WORK REQUIRED. Show all the lines in the data below that include the word "events".

Items from a data source.
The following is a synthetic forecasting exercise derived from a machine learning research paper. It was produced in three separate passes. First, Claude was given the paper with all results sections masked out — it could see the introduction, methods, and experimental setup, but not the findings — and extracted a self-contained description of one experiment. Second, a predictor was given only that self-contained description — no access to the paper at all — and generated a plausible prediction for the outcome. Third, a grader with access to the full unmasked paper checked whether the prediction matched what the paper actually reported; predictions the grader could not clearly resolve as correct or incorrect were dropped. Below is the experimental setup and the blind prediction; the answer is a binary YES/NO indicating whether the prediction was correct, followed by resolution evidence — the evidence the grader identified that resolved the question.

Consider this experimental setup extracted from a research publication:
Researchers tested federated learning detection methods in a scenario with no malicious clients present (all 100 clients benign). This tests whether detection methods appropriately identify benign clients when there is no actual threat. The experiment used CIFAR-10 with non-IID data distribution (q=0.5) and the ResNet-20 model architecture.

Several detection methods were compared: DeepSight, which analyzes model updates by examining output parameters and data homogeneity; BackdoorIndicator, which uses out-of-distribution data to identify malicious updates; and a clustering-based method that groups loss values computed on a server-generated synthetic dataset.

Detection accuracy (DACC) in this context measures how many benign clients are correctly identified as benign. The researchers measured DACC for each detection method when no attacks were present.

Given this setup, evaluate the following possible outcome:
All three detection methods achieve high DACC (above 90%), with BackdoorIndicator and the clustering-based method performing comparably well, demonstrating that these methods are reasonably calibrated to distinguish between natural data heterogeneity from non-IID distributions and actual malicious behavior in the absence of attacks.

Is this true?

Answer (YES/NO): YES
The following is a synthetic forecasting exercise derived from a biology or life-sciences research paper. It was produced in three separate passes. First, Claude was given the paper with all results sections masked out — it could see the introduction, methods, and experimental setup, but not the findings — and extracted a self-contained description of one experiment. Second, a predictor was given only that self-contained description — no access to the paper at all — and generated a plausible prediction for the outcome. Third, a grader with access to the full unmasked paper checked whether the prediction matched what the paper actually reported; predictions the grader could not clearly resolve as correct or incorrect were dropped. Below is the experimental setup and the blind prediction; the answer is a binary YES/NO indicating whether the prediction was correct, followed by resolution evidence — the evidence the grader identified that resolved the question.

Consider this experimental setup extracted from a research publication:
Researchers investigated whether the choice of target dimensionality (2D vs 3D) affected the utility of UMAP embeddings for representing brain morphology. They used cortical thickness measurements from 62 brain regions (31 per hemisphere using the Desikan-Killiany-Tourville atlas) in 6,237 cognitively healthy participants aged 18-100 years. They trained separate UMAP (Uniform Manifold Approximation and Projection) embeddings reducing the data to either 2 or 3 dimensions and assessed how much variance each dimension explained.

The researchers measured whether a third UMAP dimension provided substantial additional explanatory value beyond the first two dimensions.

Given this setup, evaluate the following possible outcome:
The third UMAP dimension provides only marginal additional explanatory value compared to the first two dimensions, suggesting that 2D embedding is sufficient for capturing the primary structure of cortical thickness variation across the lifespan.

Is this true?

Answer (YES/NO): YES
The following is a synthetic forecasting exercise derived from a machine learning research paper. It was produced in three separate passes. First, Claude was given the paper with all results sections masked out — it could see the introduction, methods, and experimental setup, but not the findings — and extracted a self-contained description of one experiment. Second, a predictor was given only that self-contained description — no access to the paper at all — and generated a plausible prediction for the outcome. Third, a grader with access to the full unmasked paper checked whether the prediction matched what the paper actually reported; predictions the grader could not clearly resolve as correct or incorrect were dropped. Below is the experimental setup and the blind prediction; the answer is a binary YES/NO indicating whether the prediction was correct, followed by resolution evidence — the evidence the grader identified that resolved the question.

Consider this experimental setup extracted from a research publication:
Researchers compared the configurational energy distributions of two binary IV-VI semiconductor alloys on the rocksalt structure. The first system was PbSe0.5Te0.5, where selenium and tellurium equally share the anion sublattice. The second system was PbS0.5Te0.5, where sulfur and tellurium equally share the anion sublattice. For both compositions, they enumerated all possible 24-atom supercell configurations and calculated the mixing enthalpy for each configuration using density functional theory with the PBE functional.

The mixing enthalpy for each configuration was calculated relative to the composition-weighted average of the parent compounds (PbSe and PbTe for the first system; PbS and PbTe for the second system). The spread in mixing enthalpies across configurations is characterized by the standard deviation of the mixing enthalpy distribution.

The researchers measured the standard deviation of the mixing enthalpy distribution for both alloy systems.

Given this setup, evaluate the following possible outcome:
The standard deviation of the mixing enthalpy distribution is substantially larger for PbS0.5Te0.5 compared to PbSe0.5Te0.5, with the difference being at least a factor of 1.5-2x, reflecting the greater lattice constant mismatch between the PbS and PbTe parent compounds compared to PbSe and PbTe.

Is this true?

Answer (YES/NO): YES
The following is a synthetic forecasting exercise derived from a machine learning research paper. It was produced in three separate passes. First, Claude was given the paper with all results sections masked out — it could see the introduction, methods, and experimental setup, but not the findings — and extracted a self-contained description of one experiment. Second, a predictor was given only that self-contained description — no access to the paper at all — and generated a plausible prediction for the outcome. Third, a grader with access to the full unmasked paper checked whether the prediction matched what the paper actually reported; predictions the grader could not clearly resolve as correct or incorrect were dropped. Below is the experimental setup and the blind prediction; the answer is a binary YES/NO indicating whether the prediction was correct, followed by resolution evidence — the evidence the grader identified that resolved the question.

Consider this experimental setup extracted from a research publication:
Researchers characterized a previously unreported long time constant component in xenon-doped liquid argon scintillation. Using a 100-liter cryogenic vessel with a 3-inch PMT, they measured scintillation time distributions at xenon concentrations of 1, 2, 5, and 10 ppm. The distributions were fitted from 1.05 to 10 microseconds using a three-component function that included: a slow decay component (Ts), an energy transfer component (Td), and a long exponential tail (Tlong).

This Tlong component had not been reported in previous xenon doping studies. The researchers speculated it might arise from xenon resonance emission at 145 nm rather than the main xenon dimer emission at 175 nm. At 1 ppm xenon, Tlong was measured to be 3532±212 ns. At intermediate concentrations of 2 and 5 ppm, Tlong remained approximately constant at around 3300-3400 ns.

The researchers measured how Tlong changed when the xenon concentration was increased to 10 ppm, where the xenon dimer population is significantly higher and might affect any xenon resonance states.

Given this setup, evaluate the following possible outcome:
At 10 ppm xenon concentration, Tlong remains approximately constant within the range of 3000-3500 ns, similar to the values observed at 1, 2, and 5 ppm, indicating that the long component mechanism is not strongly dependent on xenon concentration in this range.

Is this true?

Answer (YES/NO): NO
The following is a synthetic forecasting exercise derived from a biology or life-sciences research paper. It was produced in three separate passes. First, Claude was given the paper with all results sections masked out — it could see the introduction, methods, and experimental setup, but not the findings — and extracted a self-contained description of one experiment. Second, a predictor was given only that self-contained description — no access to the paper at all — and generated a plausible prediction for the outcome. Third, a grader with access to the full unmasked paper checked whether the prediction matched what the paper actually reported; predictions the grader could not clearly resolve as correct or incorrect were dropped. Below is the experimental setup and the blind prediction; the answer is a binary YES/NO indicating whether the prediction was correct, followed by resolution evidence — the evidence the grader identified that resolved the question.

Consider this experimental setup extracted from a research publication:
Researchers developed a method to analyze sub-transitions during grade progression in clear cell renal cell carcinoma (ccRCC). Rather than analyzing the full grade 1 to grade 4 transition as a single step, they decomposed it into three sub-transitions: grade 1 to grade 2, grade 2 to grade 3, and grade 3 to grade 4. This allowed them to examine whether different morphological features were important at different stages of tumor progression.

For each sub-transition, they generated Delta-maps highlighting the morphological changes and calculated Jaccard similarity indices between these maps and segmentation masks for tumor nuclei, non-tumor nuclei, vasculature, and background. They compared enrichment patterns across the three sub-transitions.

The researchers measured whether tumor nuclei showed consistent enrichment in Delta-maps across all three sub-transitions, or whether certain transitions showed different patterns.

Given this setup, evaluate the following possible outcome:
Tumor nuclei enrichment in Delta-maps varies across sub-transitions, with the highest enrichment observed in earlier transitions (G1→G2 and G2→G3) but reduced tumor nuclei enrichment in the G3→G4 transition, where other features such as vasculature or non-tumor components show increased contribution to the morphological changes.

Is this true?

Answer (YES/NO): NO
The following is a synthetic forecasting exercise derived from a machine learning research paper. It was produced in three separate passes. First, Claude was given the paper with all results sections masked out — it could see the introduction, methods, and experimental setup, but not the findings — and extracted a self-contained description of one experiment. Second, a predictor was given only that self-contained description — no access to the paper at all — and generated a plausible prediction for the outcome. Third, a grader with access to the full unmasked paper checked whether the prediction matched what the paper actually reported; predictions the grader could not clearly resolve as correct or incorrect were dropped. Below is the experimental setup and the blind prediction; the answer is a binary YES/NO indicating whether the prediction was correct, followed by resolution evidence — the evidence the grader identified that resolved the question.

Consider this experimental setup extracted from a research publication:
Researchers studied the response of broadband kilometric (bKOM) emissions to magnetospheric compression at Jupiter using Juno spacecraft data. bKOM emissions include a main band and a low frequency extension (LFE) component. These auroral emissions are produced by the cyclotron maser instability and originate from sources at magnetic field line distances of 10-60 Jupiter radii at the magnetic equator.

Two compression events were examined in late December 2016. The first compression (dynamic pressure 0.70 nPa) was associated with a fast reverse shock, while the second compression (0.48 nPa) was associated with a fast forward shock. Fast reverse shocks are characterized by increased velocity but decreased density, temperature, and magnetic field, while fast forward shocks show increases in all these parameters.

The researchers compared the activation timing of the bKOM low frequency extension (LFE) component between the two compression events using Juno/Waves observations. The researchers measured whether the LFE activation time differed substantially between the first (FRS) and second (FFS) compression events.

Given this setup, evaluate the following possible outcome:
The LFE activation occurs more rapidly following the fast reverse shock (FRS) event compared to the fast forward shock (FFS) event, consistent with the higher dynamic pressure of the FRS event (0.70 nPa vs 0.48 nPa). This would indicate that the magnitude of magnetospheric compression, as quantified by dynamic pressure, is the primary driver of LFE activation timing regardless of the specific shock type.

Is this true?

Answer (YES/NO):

RESULT.
Two compression events were examined in late December 2016. The first compression (dynamic pressure 0.70 nPa) was associated with a fast reverse shock, while the second compression (0.48 nPa) was associated with a fast forward shock. Fast reverse shocks are characterized by increased velocity but decreased density, temperature, and magnetic field, while fast forward shocks show increases in all these parameters.
The researchers compared the activation timing of the bKOM low frequency extension (LFE) component between the two compression events using Juno/Waves observations. The researchers measured whether the LFE activation time differed substantially between the first (FRS) and second (FFS) compression events.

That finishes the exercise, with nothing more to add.